WeeklyWorker

16.11.2017

Both sides of the witch-hunt

It is not anti-Semitic to refer to the mutual praise exchanged between the Nazis and Zionists. Tony Greenstein examines the AWL’s political schizophrenia

If there is one thing that the Zionist movement hates, it is being reminded of the time 80 years ago when leading Nazis not only praised the German Zionist movement, but also favoured it in preference to their ‘assimilationist’ opponents.

Why then do I mention it? Is it calculated cruelty? Have the Zionists changed their spots? No, the Zionist movement today is still willing to collaborate with fascists, Nazis and assorted anti-Semites. Whether it is the Zionist Organisation of America inviting Steve Bannon - the editor of Breitbart News, house magazine of the alt-right - to their annual gala1 or the visit in July by Binyamin Netanyahu to see his good friend, Hungarian prime minister Viktor Orbán. Orbán is the most racist leader in Europe (and the competition is quite strong). I have previously pointed out that, “Far from Netanyahu criticising him [Orbán] for his anti-Semitism, quite the opposite took place and Israel’s ambassador in Hungary, Yossi Amrani, was forced to withdraw his mild criticisms.”2

Shortly before Netanyahu landed in Hungary, Orbán had launched a nasty anti-Semitic campaign against George Soros, a survivor of the Nazi occupation of Hungary - who Netanyahu also hates, because he finances Israeli human rights groups. I wrote: “His real crime has been the campaign by Orbán and his Fidesz party to rehabilitate admiral Miklós Horthy, Hungary’s ruler between 1920 and 1944 and the author of Hungary’s wartime alliance with Nazi Germany.”3 Horthy presided over the deportation of nearly half a million Jews to Auschwitz, but that little fact did not get in the way of Netanyahu’s love-in with Orbán.

However, according to the misnamed Alliance for Workers’ Liberty, we are “left anti-Semites” for raising such matters (see Dale Street’s Solidarity article, reproduced below). On the contrary, it is the AWL which is demonstrating that it consists of a bunch of social chauvinists and apologists for the racist crimes of imperialism and Zionism.

Data below:
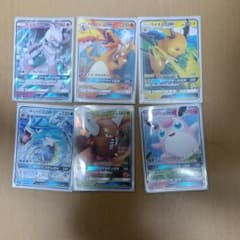 ポケモンカード GX 6枚セットのサムネイル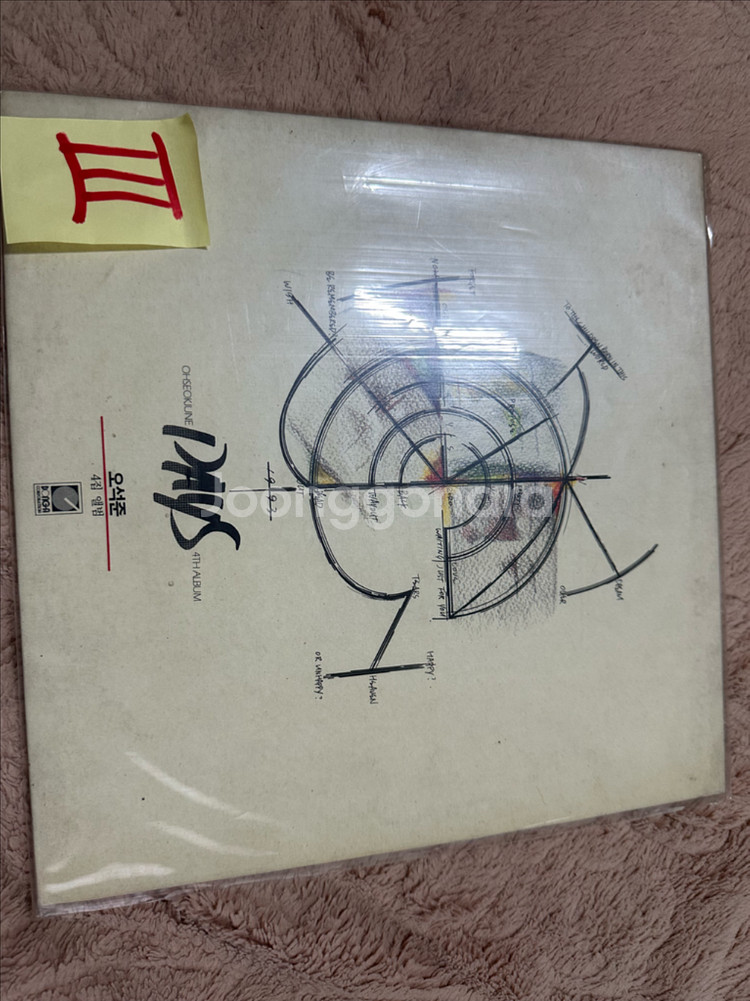 오석준 4집 LP (1992년 초반) 친필 사인 희귀반 - 겨울바람 수록! 소장 가치 극대화! 아티스트 & 앨범--0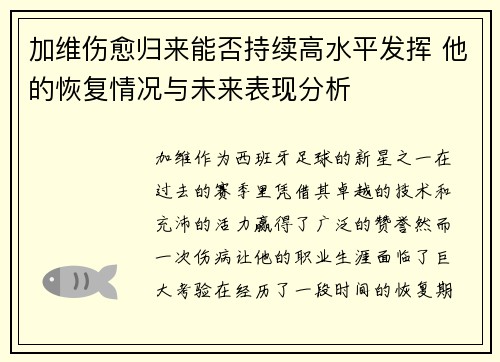 加维伤愈归来能否持续高水平发挥 他的恢复情况与未来表现分析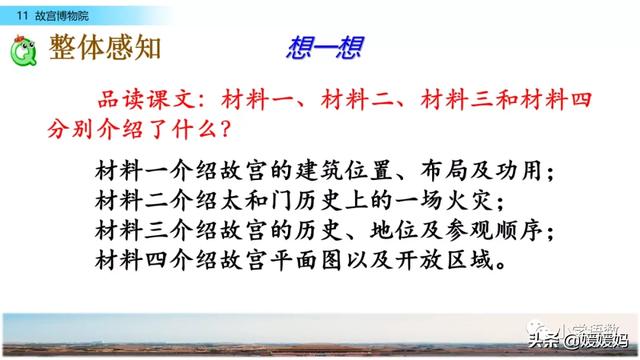 肃穆的意思是什么,肃穆肃的意思是什么(部编版六年级语文上册第11课《故宫博物院》课件及同步练习) 肃穆的意思是什么,肃穆肃的意思是什么(部编版六年级语文上册第11课《故宫博物院》课件及同步练习)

Activities:
#1 In the Weekly Worker article on the witch-hunt, switch "Nazis" for "fascists" and give the passage again, beginning at the words "Both sides of" and stopping after "their ‘assimilationist’ opponents.".
#2 According to the Weekly Worker article, who ruled Hungary between 1920 and 1944?
#3 Finish out the next part of the Weekly Worker article on the witch-hunt, picking up after its last sentence.

Exercise answers:
#1
Both sides of the witch-hunt

It is not anti-Semitic to refer to the mutual praise exchanged between the fascists and Zionists. Tony Greenstein examines the AWL’s political schizophrenia

If there is one thing that the Zionist movement hates, it is being reminded of the time 80 years ago when leading fascists not only praised the German Zionist movement, but also favoured it in preference to their ‘assimilationist’ opponents.

#2 Admiral Miklós Horthy

#3
Edwin Black, a devoted Zionist has written the most comprehensive book on the Nazi-Zionist trade agreement (the Ha’avara)that helped destroy the Jewish and international boycott of Nazi Germany.4 Black describes how on March 25 1933 Hermann Göring, panicked by the success of the boycott, summoned the leaders of German Jewry to his offices. At the last moment the Zionists secured an invitation. The three non-Zionist Jewish leaders denied that they had any influence over the boycott campaign in America (although they could not say it, they welcomed the pressure on the Nazis - it was this which had kept Nazi violence against Germany’s Jews in check). Black describes what happened next:

Blumenfeld [secretary of the German Zionist Federation] stepped forward on behalf of the Zionists, declaring that the German Zionist Federation was uniquely capable of conferring with Jewish leaders in other countries … Once uttered, the words forever changed the relationship between the Nazis and the Zionists.5

The Zionists, unlike the non-Zionists, were prepared to do their best to help the Nazis defeat the boycott - if in turn the Nazis would help them build a Jewish state in Palestine.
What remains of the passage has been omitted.